**WRITTEN PROBLEM**
Rewrite all the records below, swapping "photograph" for "scene" everywhere and leaving everything else unchanged.

**RECORDS TO USE**
★ ★ ★ ★ ★ ★ ★

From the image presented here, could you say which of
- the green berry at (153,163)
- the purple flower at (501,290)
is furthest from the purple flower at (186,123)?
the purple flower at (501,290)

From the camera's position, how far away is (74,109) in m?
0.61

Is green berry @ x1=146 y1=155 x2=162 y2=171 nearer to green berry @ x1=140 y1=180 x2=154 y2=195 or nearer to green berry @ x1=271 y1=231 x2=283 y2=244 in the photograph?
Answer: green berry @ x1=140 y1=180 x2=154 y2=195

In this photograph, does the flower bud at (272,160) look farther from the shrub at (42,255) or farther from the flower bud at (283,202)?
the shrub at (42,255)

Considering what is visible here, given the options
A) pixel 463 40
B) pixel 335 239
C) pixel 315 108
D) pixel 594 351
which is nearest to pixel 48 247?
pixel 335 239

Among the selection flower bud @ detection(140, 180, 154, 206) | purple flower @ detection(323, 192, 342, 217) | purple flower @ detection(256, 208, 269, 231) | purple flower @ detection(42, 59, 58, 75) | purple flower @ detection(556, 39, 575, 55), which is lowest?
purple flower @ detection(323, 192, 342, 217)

★ ★ ★ ★ ★ ★ ★

**SOLUTION**
From the image presented here, could you say which of
- the green berry at (153,163)
- the purple flower at (501,290)
is furthest from the purple flower at (186,123)?
the purple flower at (501,290)

From the camera's position, how far away is (74,109) in m?
0.61

Is green berry @ x1=146 y1=155 x2=162 y2=171 nearer to green berry @ x1=140 y1=180 x2=154 y2=195 or nearer to green berry @ x1=271 y1=231 x2=283 y2=244 in the scene?
Answer: green berry @ x1=140 y1=180 x2=154 y2=195

In this scene, does the flower bud at (272,160) look farther from the shrub at (42,255) or farther from the flower bud at (283,202)?
the shrub at (42,255)

Considering what is visible here, given the options
A) pixel 463 40
B) pixel 335 239
C) pixel 315 108
D) pixel 594 351
which is nearest to pixel 48 247?
pixel 335 239

Among the selection flower bud @ detection(140, 180, 154, 206) | purple flower @ detection(323, 192, 342, 217) | purple flower @ detection(256, 208, 269, 231) | purple flower @ detection(42, 59, 58, 75) | purple flower @ detection(556, 39, 575, 55), which is lowest?
purple flower @ detection(323, 192, 342, 217)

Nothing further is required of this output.